Peut-on écrire “Féminisme” sur la glace ?
Chose inédite : Rivière répond à cette question en érigeant la patinoire… En territoire d’émancipation ! Et oui. D’empouvoirement, il en est question dans ce portrait d’une Suisse de 17 ans à découvrir dès ce 30 octobre en salles.
Cette jeune fille, c’est Manon, arrivée à Belfort pour retrouver son père (le fameux Rivière du titre, Frank de son prénom)... et qui va finalement s’adonner aux compétitions locales de hockey. Domaine très masculin qu’elle connaît bien puisque dans son pays natal elle affrontait directement les garçons sur la glace, excellant à son poste d'ailier-droit.
C’est donc à coups de crosse que va s’écrire ce “coming of age” très insolite.
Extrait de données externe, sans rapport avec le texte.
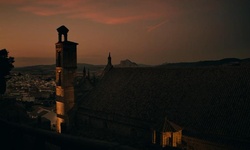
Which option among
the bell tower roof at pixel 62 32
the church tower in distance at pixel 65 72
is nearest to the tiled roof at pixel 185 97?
the church tower in distance at pixel 65 72

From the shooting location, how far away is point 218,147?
25531 millimetres

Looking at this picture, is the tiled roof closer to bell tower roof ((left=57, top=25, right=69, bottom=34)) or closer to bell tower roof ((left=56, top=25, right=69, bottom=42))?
bell tower roof ((left=56, top=25, right=69, bottom=42))

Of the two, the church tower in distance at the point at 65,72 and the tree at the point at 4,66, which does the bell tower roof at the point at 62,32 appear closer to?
the church tower in distance at the point at 65,72

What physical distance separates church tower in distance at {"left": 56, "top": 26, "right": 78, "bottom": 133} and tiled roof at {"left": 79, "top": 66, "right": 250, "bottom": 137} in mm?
3610

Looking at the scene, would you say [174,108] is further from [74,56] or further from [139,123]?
[74,56]

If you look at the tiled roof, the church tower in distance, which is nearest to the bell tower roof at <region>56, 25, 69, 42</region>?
the church tower in distance

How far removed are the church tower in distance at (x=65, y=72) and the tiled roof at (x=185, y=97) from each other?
361 cm

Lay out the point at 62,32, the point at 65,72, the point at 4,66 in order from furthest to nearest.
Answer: the point at 4,66, the point at 62,32, the point at 65,72

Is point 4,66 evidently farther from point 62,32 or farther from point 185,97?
point 185,97

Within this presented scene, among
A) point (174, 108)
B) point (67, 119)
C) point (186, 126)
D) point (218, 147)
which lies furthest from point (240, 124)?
point (67, 119)

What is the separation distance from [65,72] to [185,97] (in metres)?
22.7

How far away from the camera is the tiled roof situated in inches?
1052

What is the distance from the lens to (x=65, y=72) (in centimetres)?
4466

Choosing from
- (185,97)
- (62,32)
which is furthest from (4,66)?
(185,97)
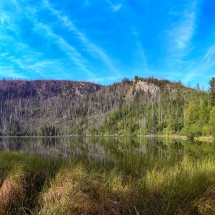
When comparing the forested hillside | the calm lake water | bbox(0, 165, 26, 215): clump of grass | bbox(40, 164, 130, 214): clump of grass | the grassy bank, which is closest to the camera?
bbox(40, 164, 130, 214): clump of grass

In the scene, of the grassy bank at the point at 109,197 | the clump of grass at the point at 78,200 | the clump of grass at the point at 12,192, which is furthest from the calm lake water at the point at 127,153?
the clump of grass at the point at 12,192

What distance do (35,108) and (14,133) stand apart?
2670 inches

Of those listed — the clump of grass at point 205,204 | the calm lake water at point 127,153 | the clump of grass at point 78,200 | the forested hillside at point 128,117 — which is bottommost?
the calm lake water at point 127,153

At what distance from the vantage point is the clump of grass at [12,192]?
517 centimetres

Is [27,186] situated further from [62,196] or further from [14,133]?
[14,133]

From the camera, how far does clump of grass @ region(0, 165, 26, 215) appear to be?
17.0ft

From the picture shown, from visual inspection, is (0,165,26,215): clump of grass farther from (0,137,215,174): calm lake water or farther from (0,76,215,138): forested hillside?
(0,76,215,138): forested hillside

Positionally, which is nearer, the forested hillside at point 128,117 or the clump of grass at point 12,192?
the clump of grass at point 12,192

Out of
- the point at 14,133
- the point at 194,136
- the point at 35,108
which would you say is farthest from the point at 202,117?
the point at 35,108

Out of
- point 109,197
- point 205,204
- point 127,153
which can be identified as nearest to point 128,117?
point 127,153

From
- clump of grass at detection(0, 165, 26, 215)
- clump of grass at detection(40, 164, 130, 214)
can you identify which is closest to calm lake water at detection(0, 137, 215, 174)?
clump of grass at detection(40, 164, 130, 214)

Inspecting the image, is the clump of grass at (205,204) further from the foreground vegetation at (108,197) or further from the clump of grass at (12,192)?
the clump of grass at (12,192)

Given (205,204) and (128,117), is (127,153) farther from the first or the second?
(128,117)

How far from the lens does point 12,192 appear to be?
5715mm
Décors enneigés, arbres recouverts de glace, nuit noire profonde… Dès sa première demi heure, ce portrait vivace vient nous troubler avec un ton à la fois très naturaliste et délicatement onirique.
Sous couvert d’un pitch sportif qui rappelle le très mésestimé Bliss de Drew Barrymore (avec Elliot Page), ce premier film envoûtant se dirige plutôt vers d’autres chemins, beaucoup plus audacieux…
Un portrait de fille moderne dans un décor aux faux airs de conte hivernal
Avec sa BO électro aux sonorités aériennes, ses jeunes comédiens très authentiques et son ambiance grisante, ce portrait d’une nouvelle génération qui s’écrit beaucoup au féminin renvoie avec éclat au désormais culte Naissance des pieuvres de Céline Sciamma, avec Adèle Haenel. Un autre film sportif - aquatique celui-ci - où se perçoivent les mêmes troubles et la même sensibilité.
Comme le cinéma de Céline Sciamma (que nous décryptons passionnément ici), Rivière est une chronique physique et queer, délicatement intime et politique…
Une sensibilité qui se perçoit d’ailleurs à travers quelques piques bien senties comme cet échange entre représentantes de la génération Z : “T’as un mec ?” “J’ai pas le temps pour les mecs !”. Dans le panorama social très atypique que met en scène le réalisateur Hughes Hariche, ces post-adolescents, loin de leurs modèles parentaux, s’amusent et “s’ambiancent” ensemble sur la glace (l’espace de scènes de glisse particulièrement intenses) et le font même la nuit, entre deux vodkas tonics.
Garçons et filles répondent à l’ennui et à l’incertitude en laissant parler leurs crosses. Une fuite en avant ? Plutôt une forme d’expression artistique à part entière. Et collective qui plus est. A l’unisson de cette liberté, loin des films sportifs familiaux américains alourdis de stéréotypes, Rivière va devancer tous les clichés et autres passages obligés en magnifiant la singularité de son héroïne.
Et en célébrant au passage la visibilité toute aussi urgente… des femmes qui aiment les femmes.
Un portrait de fille moderne dans un décor aux faux airs de conte hivernal.
Rivière, de Hugues Hariche. Avec Flavie Delangle, Sarah Bramms. En salles depuis le 30 octobre.